Biodistribution and dosimetry in human healthy volunteers of the PET radioligands [ 11 C]CHDI-00485180-R and [ 11 C]CHDI-00485626, designed for quantification of cerebral aggregated mutant huntingtin

Purpose Huntington’s disease is caused by a trinucleotide expansion in the HTT gene, which leads to aggregation of mutant huntingtin (mHTT) protein in the brain and neurotoxicity. Direct in vivo measurement of mHTT aggregates in human brain parenchyma is not yet possible. In this first-in-human study, we investigated biodistribution and dosimetry in healthy volunteers of [ 11 C]CHDI-00485180-R ([ 11 C]CHDI-180R) and [ 11 C]CHDI-00485626 ([ 11 C]CHDI-626), two tracers designed for PET imaging of aggregated mHTT in the brain that have been validated in preclinical models. Methods Biodistribution and radiation dosimetry studies were performed in 3 healthy volunteers (age 25.7 ± 0.5 years; 2 F) for [ 11 C]CHDI-180R and in 3 healthy volunteers (age 35.3 ± 6.8 years; 2 F) for [ 11 C]CHDI-626 using sequential whole-body PET-CT. Source organs were delineated in 3D using combined PET and CT data.
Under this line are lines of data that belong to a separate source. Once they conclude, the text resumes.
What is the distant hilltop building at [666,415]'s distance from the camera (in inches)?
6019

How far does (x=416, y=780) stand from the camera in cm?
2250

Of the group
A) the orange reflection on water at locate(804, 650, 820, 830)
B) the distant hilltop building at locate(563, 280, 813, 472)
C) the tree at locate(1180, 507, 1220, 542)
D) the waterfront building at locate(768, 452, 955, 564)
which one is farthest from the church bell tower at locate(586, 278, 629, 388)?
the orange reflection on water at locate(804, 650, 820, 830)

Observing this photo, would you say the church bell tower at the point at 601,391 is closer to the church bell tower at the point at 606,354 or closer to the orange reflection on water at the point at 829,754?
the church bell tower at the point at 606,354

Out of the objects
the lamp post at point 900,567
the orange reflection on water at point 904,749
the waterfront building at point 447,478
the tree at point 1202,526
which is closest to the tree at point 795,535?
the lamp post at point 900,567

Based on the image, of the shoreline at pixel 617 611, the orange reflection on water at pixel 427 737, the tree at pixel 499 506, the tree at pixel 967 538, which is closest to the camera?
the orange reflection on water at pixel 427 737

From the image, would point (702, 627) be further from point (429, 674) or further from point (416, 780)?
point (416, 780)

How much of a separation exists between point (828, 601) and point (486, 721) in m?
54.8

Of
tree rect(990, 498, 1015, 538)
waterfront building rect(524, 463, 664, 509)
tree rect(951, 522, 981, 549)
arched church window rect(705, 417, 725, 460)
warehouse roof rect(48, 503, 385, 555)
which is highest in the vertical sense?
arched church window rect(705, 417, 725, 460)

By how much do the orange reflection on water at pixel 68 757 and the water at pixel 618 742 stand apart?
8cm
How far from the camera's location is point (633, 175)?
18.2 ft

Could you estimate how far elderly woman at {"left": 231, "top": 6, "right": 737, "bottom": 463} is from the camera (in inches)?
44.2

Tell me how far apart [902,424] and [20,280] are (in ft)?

Individual organ doses and effective doses were determined using OLINDA 2.1. Results There were no clinically relevant adverse events. The mean effective dose (ED) for [ 11 C]CHDI-180R was 4.58 ± 0.65 μSv/MBq, with highest absorbed doses for liver (16.9 μGy/MBq), heart wall (15.9 μGy/MBq) and small intestine (15.8 μGy/MBq). Mean ED for [ 11 C]CHDI-626 was 5.09 ± 0.06 μSv/MBq with the highest absorbed doses for the gallbladder (26.5 μGy/MBq), small intestine (20.4 μGy/MBq) and liver (19.6 μGy/MBq). Decay-corrected brain uptake curves showed promising kinetics for [ 11 C]CHDI-180R, but for [ 11 C]CHDI-626 an increasing signal over time was found, probably due to accumulation of a brain-penetrant metabolite. Conclusion [ 11 C]CHDI-180R and [ 11 C]CHDI-626 are safe for in vivo PET imaging in humans. The estimated radiation burden is in line with most 11 C-ligands. While [ 11 C]CHDI-180R has promising kinetic properties in the brain, [ 11 C]CHDI-626 is not suitable for human in vivo mHTT PET due to the possibility of a radiometabolite accumulating in brain parenchyma. Trial registration EudraCT number 2020-002129-27. Clinicaltrials.gov NCT05224115 (retrospectively registered).